The U.S. Military is still using floppy disks to coordinate its nuclear arsenal
Some might be surprised to learn that the country's entire nuclear arsenal is still programmed on floppy disks, and army personnel is still reliant on the antiqued IBM Series/1 computer to implement the launch codes.
In your pocket lies a device with more computing power than all of NASA’s processors combined that were used during the Apollo era to put man on the moon. That’s just so you can get an idea of how far we’ve come tech-wise. But while consumer tech is definitely advanced, the same can’t be said about some government sectors. Some might be surprised to learn that the country’s entire nuclear arsenal is still programmed on floppy disks, and army personnel is still reliant on the antiqued IBM Series/1 computer to implement the launch codes.
The fact that the U.S. government is using archaic tech for one of the country’s most important strategic weapon was suspected for a while by pundits, but only recently confirmed by the Government Accountability Office in a new report which laments the deprecated nuclear arsenal tech and calls for the urgent need to “address aging legacy systems”.
“Federal legacy IT investments are becoming increasingly obsolete: many use outdated software languages and hardware parts that are unsupported. Agencies reported using several systems that have components that are, in some cases, at least 50 years old. For example, the Department of Defense uses 8-inch floppy disks in a legacy system that coordinates the operational functions of the nation’s nuclear forces.
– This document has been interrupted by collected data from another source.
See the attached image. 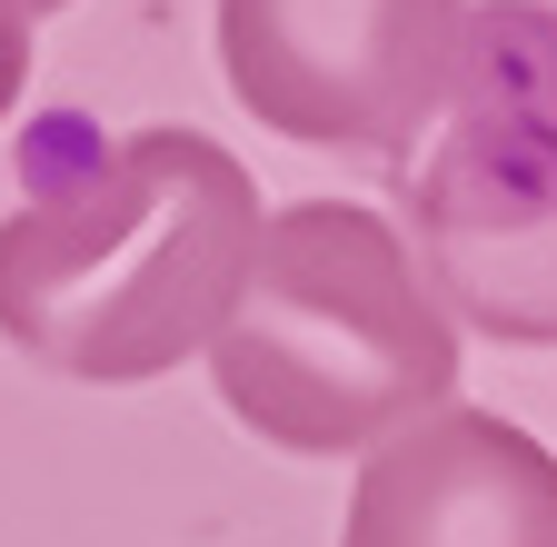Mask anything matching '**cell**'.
<instances>
[{
    "label": "cell",
    "mask_w": 557,
    "mask_h": 547,
    "mask_svg": "<svg viewBox=\"0 0 557 547\" xmlns=\"http://www.w3.org/2000/svg\"><path fill=\"white\" fill-rule=\"evenodd\" d=\"M220 408L289 458H359L458 388V319L359 199L259 210V249L209 328Z\"/></svg>",
    "instance_id": "cell-2"
},
{
    "label": "cell",
    "mask_w": 557,
    "mask_h": 547,
    "mask_svg": "<svg viewBox=\"0 0 557 547\" xmlns=\"http://www.w3.org/2000/svg\"><path fill=\"white\" fill-rule=\"evenodd\" d=\"M21 11H30V21H40V11H70V0H21Z\"/></svg>",
    "instance_id": "cell-7"
},
{
    "label": "cell",
    "mask_w": 557,
    "mask_h": 547,
    "mask_svg": "<svg viewBox=\"0 0 557 547\" xmlns=\"http://www.w3.org/2000/svg\"><path fill=\"white\" fill-rule=\"evenodd\" d=\"M259 249V179L209 129L70 150L0 220V338L81 388H150L209 349Z\"/></svg>",
    "instance_id": "cell-1"
},
{
    "label": "cell",
    "mask_w": 557,
    "mask_h": 547,
    "mask_svg": "<svg viewBox=\"0 0 557 547\" xmlns=\"http://www.w3.org/2000/svg\"><path fill=\"white\" fill-rule=\"evenodd\" d=\"M468 0H220L230 100L299 150L398 160L448 100Z\"/></svg>",
    "instance_id": "cell-4"
},
{
    "label": "cell",
    "mask_w": 557,
    "mask_h": 547,
    "mask_svg": "<svg viewBox=\"0 0 557 547\" xmlns=\"http://www.w3.org/2000/svg\"><path fill=\"white\" fill-rule=\"evenodd\" d=\"M21 90H30V11L0 0V120L21 110Z\"/></svg>",
    "instance_id": "cell-6"
},
{
    "label": "cell",
    "mask_w": 557,
    "mask_h": 547,
    "mask_svg": "<svg viewBox=\"0 0 557 547\" xmlns=\"http://www.w3.org/2000/svg\"><path fill=\"white\" fill-rule=\"evenodd\" d=\"M408 259L438 309L498 349H557V11L487 0L458 21L429 160L408 170Z\"/></svg>",
    "instance_id": "cell-3"
},
{
    "label": "cell",
    "mask_w": 557,
    "mask_h": 547,
    "mask_svg": "<svg viewBox=\"0 0 557 547\" xmlns=\"http://www.w3.org/2000/svg\"><path fill=\"white\" fill-rule=\"evenodd\" d=\"M338 547H557V448L438 398L359 448Z\"/></svg>",
    "instance_id": "cell-5"
}]
</instances>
In addition, the Department of the Treasury uses assembly language code—a computer language initially used in the 1950s and typically tied to the hardware for which it was developed,” the report reads.
Using floppy disks might actually be a good thing, in this case. “This system remains in use because, in short, it still works,” a Pentagon spokesman told AFP. Besides practicality, a closed system made of ancient tech means a hacker won’t be able to gain access easily. Still, we’re in the 21st century. Can’t we do any better than floppy disks?
Elsewhere, governmental agencies which are less pressed for security like the Department of Defence are crying for a much-needed upgrade. The report mentions 12 agencies are currently using unsupported operating systems and components. Commerce, Defense, Treasury, HHS, and VA reported using 1980s and 1990s Microsoft operating systems that stopped being supported by the vendor more than a decade ago.
Old tech is suffocating the American government. It’s also draining the treasury. According to GAO, the federal government spent 75 percent of its IT budget on maintenance for the fiscal year of 2015. “Specifically, 5,233 of the government’s approximately 7,000 IT investments are spending all of their funds on O&M activities,” the authors of the report said.
The nuclear floppy disks will be replaced by the end of the fiscal year of 2017, GAO says, and other agencies will see their IT legacy systems replaced with modern ones up to 2020. But not all. The Department of Health and Human Services, some agencies part of the Department of Homeland Security or the Department of Treasury will not see upgrades because the budget is too tight.